What is Service as Action?
SA is a required component of IBMYP and its aim is to develop internationally minded individuals who can recognize their shared common humanity and responsibility to take care of the planet. A secondary but just as important goal of SA is to connect what is learned in school to the real world. The ultimate aim as a school and community is to create life-long memories and experiences that lay the foundation for future learning.
Why Is Service as Action Important?
- Provides students with opportunities for helping the school, local, and international communities.
- Helps students apply academic, personal, and social skills to improve community.
- Develops an awareness to make a positive difference in the lives of others.

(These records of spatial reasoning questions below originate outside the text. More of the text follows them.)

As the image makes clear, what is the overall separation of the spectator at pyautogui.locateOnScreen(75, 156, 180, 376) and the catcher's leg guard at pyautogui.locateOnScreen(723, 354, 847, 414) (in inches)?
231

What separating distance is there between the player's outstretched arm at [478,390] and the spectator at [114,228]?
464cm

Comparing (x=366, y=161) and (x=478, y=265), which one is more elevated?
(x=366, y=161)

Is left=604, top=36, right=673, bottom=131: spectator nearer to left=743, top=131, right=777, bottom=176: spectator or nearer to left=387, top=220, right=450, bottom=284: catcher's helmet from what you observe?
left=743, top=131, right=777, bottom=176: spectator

- Encourages responsible citizenship by increasing students understanding of the world.
- Allows the student to discover new skills, talents, and interests.

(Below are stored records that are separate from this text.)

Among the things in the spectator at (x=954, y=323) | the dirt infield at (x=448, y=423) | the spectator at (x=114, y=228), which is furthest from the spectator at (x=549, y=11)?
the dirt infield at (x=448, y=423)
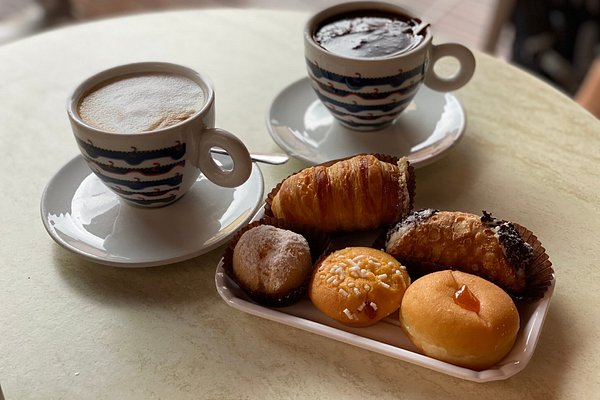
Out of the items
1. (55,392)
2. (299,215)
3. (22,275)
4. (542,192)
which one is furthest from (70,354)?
(542,192)

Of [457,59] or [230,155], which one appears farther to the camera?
[457,59]

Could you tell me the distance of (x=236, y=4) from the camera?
2777 millimetres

- Helps students develop as leaders who take initiative.
What are the IBMYP Learning Outcomes from IB?
- Increase their awareness of their own strengths and areas for growth: They are able to see themselves as individuals with various skills and abilities, some more developed than others, and understand that they can make choices about how they wish to move forward.
- Undertake new challenges: A new challenge may be an unfamiliar activity, or an extension to an existing one
- Plan and initiate activities: Planning and initiation will often be in collaboration with others. It can be shown in activities that are part of larger projects, for example, ongoing school activities in the local community, as well as in small student-led activities.
- Work collaboratively with others: Collaboration can be shown in many different activities, such as team sports, playing music in a band, or helping in a kindergarten. At least one project involving collaboration and the integration of at least two of creativity, action, and service is required.
- Show perseverance and commitment in their activities: At a minimum, this implies attending regularly and accepting a share of the responsibility for dealing with problems that arise in the course of activities.
- Engage with issues of global importance: Students may be involved in international projects but there are many global issues that can be acted upon locally or nationally (for example, environmental concerns, caring for the elderly)
- Consider the ethical implications of their actions: Ethical decisions arise in almost any activity (for example, on the sports field, in musical composition, in relationships with others involved in service activities). Evidence of thinking about ethical issues can be shown in various ways, including journal entries and conversations with advisers.
- Develop new skills: As with new challenges, new skills may be shown in activities that the student has not previously undertaken, or in increased expertise in an established area.